*SOURCE PASSAGE*
━━━━━━━━━━━━━━━━

How does prebiotic energy fight hunger?
A common way to introduce people to the concept of prebiotics is to explain that ‘prebiotics are food for probiotics’. Indeed, probiotics (aka. Healthy bacteria) obtain energy by digesting prebiotics. Prebiotic digestion triggers a cascade of events: One type of bacteria will start by metabolizing the raw prebiotic, and the break-down products of this process become food for other types of bacteria. In turn, these other bacteria produce metabolites that reward the human inhabited by the microbial ecosystem.
Among the best characterized beneficial metabolites are short chain fatty acids (SCFA), which include acetic acid, propionic acid, butyric acid, and valeric acid. Butyric acid, often simply called butyrate, is particularly important because it constitutes the primary energy source for the cells lining the colon. Butyrate is produced by bacteria belonging to the group Firmicutes (pronounced FIRM-eh-CUTE-eez) who feed on the acetic acid and lactic acid produced by digestion resistant starch-fermenting Bifidobacteria.
SCFAs, including butyrate, also appear to provide a crucial link between fibre consumption and the sense of fullness we feel following a fibre-rich meal. Our text book understanding suggests that fibre contributes to a sense of fullness because it resists digestion, and remains largely intact as it passes through the stomach and small intestine. Here, the bulkiness of the fibre exerts pressure, which is sensed by touch receptors lining the digestive tract and this message is communicated to the satiety center in the brain.
While this mechanism explains part of the fibre-fullness connection, a more complicated physiological system appears to be at work. As mentioned above, SCFAs produced from the fermentation of prebiotic fibre constitute an important source of energy for the body, normally accounting for approximately 10% of the body’s energy needs. However, unlike sugar produced from starch digestion, we are not aware of any complex hormonal system that responds to SCFAs the way that insulin secreted by the pancreas controls blood sugar levels.

━━━━━━━━━━━━━━━━

*DATASET*
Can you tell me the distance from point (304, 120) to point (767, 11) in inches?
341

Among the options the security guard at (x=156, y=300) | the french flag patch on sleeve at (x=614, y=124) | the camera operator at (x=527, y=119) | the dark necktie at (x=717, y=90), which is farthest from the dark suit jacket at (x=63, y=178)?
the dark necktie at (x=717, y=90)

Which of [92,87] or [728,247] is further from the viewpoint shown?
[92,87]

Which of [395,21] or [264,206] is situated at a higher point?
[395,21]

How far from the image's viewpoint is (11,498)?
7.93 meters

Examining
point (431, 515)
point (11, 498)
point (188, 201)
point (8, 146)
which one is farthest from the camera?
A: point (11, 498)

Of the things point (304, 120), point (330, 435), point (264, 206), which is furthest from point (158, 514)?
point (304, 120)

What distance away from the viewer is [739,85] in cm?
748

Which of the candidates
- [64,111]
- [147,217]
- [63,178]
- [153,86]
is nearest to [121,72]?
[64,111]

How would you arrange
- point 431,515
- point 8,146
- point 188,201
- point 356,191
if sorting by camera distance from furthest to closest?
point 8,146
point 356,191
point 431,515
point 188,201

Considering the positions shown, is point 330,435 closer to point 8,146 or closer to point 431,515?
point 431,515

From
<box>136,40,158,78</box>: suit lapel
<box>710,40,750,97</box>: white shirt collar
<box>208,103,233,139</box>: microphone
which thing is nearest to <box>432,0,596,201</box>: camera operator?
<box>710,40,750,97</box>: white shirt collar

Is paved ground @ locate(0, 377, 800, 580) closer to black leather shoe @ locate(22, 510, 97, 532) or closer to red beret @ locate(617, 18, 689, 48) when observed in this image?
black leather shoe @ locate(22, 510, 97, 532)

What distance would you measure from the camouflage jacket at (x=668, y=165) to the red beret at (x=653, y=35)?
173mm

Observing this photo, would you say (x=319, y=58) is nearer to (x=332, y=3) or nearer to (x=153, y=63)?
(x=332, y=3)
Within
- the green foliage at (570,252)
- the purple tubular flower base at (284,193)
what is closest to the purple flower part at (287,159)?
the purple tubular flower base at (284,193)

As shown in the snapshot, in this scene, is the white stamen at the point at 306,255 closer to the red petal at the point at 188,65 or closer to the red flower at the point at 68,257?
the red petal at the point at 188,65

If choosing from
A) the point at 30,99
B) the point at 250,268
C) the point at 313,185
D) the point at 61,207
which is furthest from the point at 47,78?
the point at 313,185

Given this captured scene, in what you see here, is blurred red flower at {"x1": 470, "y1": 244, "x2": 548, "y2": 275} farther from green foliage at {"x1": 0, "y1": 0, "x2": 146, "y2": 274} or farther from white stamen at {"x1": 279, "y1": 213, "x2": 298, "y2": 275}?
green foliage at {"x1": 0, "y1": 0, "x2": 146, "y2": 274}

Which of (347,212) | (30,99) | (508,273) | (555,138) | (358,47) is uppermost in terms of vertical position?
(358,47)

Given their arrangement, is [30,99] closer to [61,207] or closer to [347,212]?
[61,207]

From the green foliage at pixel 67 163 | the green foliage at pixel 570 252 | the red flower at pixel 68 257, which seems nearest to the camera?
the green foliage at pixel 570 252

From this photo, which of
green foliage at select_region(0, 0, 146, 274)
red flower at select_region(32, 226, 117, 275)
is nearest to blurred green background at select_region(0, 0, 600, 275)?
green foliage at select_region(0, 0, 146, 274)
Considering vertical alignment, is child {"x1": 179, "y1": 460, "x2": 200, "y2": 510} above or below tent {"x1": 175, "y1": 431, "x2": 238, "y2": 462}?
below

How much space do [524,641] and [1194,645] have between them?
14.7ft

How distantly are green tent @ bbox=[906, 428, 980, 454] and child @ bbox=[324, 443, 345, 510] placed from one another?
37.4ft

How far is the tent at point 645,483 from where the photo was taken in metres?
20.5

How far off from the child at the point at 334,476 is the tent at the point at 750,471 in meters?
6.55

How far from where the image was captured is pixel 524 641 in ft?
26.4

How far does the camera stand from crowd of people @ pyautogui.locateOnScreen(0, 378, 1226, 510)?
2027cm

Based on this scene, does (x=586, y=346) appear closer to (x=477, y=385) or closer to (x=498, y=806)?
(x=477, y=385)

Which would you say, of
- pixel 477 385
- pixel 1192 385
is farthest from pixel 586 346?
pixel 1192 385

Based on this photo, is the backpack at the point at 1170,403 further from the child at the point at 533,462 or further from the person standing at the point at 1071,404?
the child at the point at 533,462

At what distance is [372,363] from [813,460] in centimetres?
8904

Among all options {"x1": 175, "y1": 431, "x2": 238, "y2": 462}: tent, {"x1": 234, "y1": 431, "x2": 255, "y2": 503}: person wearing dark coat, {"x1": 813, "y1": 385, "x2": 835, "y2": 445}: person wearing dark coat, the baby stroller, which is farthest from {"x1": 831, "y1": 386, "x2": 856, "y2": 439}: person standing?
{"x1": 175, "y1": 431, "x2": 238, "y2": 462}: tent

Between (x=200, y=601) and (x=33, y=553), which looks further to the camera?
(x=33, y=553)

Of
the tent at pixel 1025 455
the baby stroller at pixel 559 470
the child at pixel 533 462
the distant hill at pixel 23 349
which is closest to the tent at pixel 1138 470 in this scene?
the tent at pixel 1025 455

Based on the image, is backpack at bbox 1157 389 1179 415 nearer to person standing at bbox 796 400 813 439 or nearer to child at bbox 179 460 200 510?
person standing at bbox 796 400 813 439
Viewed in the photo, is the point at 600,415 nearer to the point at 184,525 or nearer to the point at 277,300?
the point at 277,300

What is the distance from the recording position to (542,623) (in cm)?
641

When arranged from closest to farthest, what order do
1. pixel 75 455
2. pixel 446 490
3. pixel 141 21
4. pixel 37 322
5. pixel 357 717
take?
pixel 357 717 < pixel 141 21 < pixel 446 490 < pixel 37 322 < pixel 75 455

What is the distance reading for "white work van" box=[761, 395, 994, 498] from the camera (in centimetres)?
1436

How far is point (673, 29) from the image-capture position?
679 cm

━━━━━━━━━━━━━━━━

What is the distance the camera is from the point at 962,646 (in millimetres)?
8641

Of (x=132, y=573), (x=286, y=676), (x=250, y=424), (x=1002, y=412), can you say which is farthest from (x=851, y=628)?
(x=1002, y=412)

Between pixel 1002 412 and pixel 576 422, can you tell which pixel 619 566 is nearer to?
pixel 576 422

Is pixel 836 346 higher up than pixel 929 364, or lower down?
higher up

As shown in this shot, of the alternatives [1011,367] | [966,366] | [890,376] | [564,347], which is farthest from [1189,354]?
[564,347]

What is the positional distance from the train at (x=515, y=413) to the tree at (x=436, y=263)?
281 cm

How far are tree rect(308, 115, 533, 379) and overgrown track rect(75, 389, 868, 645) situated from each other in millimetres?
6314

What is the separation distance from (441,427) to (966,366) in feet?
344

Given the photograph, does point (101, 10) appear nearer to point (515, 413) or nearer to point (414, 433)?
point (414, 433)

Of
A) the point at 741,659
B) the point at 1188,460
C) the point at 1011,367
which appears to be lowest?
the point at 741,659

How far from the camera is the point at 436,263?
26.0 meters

━━━━━━━━━━━━━━━━

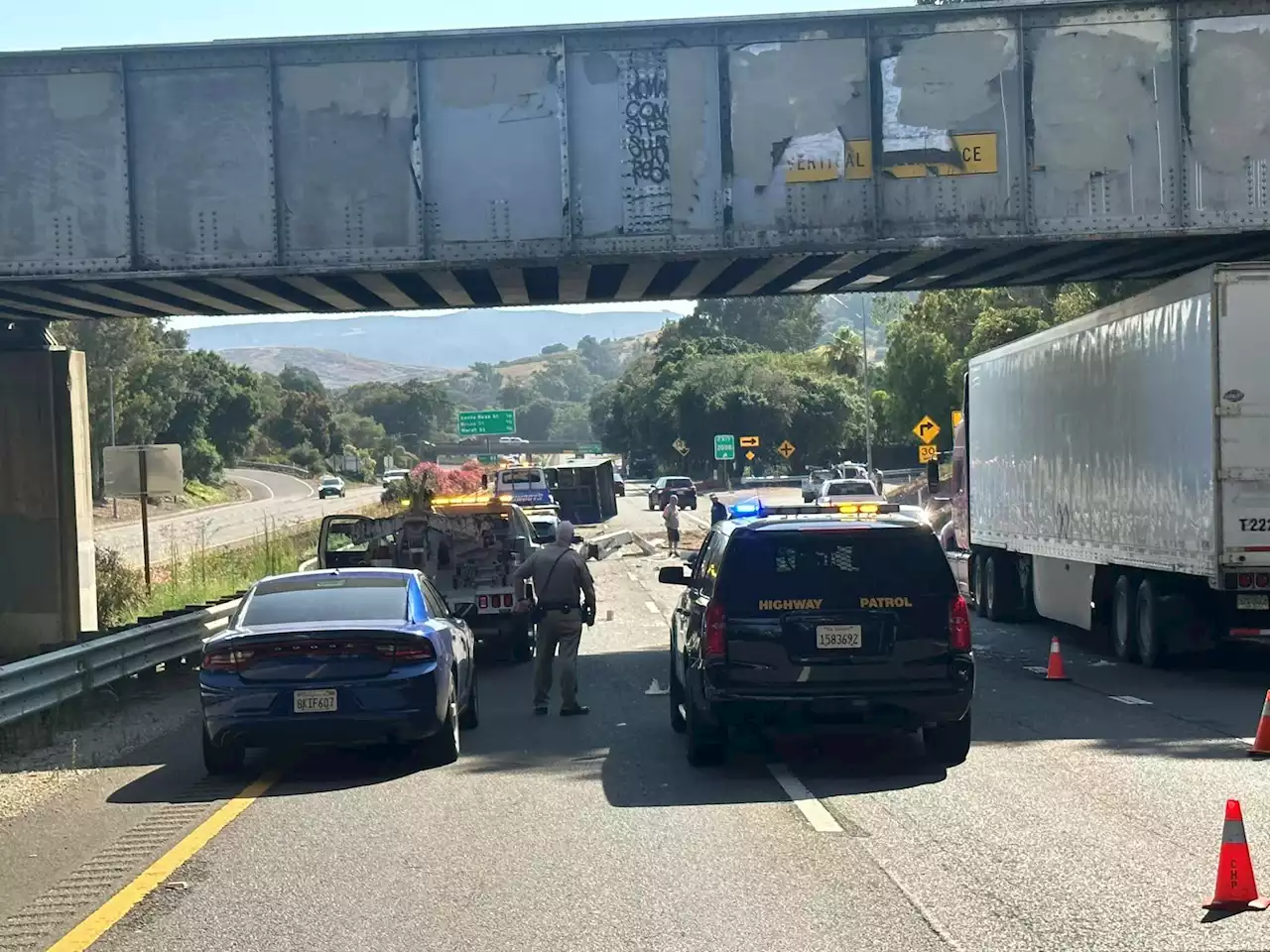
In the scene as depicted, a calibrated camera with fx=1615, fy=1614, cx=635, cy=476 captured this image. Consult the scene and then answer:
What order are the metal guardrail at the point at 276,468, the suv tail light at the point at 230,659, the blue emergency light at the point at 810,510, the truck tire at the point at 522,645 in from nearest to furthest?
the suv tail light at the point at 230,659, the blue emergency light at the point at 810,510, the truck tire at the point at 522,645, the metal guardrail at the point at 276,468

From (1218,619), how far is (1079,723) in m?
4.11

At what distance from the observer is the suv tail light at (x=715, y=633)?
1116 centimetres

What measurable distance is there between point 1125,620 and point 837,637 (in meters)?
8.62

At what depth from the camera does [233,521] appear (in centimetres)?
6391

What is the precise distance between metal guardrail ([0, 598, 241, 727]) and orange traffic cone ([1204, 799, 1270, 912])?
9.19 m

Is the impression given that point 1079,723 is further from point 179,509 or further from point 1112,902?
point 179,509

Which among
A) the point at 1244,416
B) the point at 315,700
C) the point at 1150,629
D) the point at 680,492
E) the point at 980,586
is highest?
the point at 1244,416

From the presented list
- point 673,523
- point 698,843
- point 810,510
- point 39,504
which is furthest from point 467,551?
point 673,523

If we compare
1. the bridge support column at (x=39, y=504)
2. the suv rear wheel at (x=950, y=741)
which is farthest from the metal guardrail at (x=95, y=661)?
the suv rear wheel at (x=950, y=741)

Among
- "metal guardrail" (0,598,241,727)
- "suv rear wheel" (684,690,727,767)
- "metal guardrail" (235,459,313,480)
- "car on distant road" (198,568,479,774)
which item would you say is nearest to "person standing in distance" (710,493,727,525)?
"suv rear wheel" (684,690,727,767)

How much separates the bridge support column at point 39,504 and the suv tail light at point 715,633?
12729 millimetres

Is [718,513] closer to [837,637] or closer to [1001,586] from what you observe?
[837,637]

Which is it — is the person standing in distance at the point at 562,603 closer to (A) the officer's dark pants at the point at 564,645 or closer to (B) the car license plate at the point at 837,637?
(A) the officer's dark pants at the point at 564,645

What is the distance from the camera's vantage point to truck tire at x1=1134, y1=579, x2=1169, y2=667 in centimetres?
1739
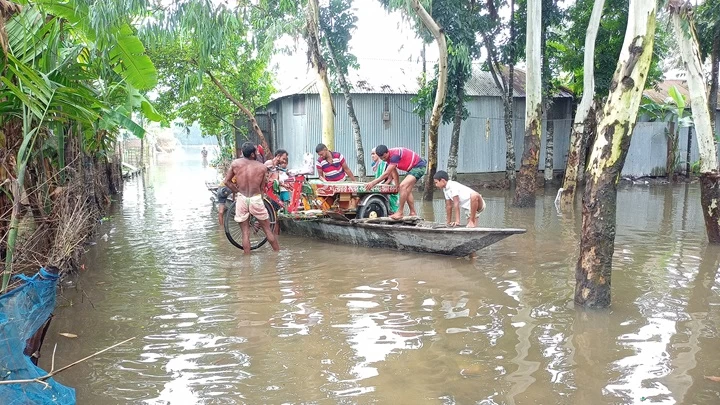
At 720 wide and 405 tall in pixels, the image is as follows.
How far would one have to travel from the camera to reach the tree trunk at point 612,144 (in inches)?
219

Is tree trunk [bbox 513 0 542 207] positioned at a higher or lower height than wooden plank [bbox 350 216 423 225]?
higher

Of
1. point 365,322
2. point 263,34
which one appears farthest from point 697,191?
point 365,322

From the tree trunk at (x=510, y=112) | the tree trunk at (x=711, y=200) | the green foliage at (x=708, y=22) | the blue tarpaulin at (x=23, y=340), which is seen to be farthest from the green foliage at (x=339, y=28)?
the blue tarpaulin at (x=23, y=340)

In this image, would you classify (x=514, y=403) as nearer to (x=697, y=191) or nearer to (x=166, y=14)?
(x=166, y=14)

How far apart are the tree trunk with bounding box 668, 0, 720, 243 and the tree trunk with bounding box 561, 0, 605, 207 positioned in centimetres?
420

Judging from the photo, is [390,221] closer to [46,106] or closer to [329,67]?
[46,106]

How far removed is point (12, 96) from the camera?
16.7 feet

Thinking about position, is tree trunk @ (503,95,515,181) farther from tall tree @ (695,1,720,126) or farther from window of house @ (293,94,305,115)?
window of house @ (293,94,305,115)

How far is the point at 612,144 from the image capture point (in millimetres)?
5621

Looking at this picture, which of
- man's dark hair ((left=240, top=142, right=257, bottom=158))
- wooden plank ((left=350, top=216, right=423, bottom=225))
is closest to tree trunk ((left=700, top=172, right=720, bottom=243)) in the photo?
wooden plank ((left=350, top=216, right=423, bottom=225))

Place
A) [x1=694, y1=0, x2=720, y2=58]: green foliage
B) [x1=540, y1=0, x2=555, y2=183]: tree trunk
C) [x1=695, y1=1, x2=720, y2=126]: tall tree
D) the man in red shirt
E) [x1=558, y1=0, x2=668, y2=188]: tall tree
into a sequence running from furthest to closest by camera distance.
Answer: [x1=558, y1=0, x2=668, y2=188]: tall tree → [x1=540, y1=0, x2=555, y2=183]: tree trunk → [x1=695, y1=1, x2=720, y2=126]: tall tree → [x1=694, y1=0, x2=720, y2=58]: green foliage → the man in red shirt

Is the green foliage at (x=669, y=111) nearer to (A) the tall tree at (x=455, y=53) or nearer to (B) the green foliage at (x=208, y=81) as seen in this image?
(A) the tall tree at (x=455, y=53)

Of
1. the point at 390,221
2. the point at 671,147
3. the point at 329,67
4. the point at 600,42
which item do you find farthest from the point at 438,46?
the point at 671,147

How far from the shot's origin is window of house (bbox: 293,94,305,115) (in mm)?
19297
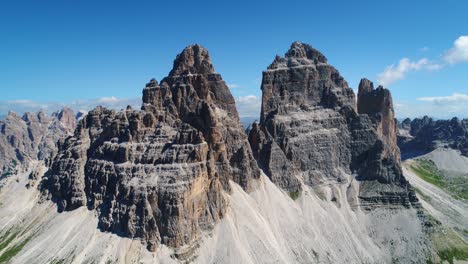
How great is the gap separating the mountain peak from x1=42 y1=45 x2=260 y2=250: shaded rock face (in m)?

━━━━━━━━━━━━━━━━

*REQUIRED ACTION*
Write the next part of the passage on prebiotic energy and hunger, starting right after its final sentence. The records have no connection to the passage on prebiotic energy and hunger.

*EXPECTED ANSWER*
So how does the body know that you are getting energy from fibre - and to tell you to stop eating?
SCFAs produced by fibre fermentation stimulate cells in the small intestine to produce their own sugar. This creates a small but detectable rise in blood sugar levels that are sensed by cells lining portal vein – the return system that takes blood rich in nutrients from the absorptive areas of the intestines to the liver for processing. Neurons touching the portal vein sense this rise in blood glucose and send a signal to the satiety center in the brain, thus reducing the urge to eat. Remarkably, the body has co-opted the system it normally uses to sense fullness from a sugar-rich meal to sense fullness from a fibre-rich meal.
While increasing your fibre intake may help provide a sense of fullness and even help with weight loss, beneficial SCFAs are only produced when prebiotics are fermented, meaning that not every type of fibre will provide this dual-impact on hunger reduction. Ultimately, the only fibres that are both insoluble and fermentable are digestion resistant starches, and it is this class of prebiotic that provides bulk and acts as a source of hunger-fighting SCFAs.